In late 2021, Karas announced his candidacy to succeed Sassoli as President of the European Parliament. The EPP selected Roberta Metsola as their candidate for President to succeed Sassoli, and she was elected President on 18 January 2022. On the same day, Karas was elected First Vice-President of the European Parliament.

==Political positions==
Following the 2014 elections, Karas joined fellow MEPs Sven Giegold, Sylvie Goulard, Sophie in 't Veld and Alessia Mosca in an open letter aimed at exerting pressure on the President of the European Commission and national government leaders during the nominations process to improve the gender balance in the composition of the European Commission.

In 2020, Karas led an initiative of nearly 40 other EPP members who pushed to expel Tamás Deutsch from their parliamentary group after the latter had compared comments made by group leader Manfred Weber to the slogans of the Gestapo and Hungary's communist-era secret police; Deutsch was eventually suspended but not expelled from the group.

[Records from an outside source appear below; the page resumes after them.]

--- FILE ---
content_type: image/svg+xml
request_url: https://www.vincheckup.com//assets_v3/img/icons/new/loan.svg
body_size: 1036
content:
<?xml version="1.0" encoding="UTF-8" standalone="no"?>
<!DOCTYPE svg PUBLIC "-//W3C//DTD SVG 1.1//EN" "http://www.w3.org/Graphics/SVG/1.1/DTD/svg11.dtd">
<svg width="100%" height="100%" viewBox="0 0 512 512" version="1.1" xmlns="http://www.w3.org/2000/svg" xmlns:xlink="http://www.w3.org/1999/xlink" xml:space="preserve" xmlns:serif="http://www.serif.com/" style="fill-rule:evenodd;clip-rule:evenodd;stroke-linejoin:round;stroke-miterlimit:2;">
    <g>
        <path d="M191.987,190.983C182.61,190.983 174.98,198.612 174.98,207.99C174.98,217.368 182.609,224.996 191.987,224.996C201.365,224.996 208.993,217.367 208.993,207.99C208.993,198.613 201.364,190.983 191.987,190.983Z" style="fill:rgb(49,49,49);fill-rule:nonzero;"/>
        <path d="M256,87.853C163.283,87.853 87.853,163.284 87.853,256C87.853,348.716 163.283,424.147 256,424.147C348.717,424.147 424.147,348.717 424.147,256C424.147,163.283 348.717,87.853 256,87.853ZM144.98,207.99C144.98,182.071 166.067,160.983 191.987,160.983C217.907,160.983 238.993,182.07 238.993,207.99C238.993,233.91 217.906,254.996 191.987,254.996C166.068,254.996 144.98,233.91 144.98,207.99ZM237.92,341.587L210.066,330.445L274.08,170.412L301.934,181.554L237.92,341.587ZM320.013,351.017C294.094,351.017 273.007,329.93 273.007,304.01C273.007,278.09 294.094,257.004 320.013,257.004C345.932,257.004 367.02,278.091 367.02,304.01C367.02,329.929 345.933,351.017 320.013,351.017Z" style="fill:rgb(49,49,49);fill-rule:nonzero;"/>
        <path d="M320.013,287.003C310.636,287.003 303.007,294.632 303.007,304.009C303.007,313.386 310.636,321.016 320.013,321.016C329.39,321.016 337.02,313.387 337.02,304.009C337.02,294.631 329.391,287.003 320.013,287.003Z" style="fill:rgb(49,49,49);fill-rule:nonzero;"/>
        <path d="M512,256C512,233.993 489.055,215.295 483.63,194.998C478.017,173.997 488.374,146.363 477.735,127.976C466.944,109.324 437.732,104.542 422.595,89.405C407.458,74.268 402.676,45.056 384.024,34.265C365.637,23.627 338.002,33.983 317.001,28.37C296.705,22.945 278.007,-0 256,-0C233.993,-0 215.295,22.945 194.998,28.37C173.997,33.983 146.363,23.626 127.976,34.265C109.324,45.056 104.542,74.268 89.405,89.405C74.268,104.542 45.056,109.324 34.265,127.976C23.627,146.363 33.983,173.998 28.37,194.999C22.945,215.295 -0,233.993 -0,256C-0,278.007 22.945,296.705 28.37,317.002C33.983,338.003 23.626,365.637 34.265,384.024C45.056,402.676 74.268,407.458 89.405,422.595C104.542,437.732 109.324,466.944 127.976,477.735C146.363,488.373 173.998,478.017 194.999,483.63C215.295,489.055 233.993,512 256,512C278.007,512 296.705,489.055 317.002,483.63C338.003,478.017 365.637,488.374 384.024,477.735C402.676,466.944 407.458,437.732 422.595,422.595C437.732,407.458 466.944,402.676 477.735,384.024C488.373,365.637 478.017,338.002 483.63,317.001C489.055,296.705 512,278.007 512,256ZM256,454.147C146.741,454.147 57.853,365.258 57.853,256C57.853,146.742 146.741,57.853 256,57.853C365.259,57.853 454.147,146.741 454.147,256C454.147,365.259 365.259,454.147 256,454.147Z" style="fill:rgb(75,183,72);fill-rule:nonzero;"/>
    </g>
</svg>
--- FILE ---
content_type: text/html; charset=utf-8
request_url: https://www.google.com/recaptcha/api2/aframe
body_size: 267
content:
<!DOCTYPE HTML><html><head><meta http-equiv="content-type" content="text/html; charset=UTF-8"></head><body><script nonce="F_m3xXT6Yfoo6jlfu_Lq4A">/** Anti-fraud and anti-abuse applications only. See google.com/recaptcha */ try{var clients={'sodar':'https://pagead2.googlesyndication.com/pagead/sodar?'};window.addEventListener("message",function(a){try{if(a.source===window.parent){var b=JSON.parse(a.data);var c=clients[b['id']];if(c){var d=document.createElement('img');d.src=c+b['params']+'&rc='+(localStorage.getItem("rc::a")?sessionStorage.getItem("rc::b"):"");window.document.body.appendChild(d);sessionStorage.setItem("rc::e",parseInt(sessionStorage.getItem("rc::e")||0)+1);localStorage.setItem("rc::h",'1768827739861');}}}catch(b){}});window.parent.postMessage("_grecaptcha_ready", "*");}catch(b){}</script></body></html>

==Timeline of positions held==
- Hilfswerk Austria, President (since 1998)
- Political Academy of the Austrian People's Party, Vice-President
- Austrian Society for China Studies (ÖGCF), Member of the Presidium
- Austrian Association of Graduates, Member of the Board
- Institute for Public Social Responsibility, Member of the Board of Trustees
- Kangaroo Group, President (2009-2013), Member of the Board (since 2013)

==Controversy==
In 2005, EU parliamentarian Hans Peter Martin revealed that Karas collected thousands of euros of "daily allowance" of 262 euros a day, even though he was often only in Brussels for a few hours on those days or it was a matter of holiday weeks.

==Awards==
- 2003 – Decoration of Honour for Services to the Republic of Austria
- 2024 - Winner, Lifetime Achievement Award, The Parliament Magazines MEP Awards.

==Personal life==
Karas is married to Dr. Christa Waldheim-Karas, daughter of Kurt Waldheim and Elisabeth Waldheim.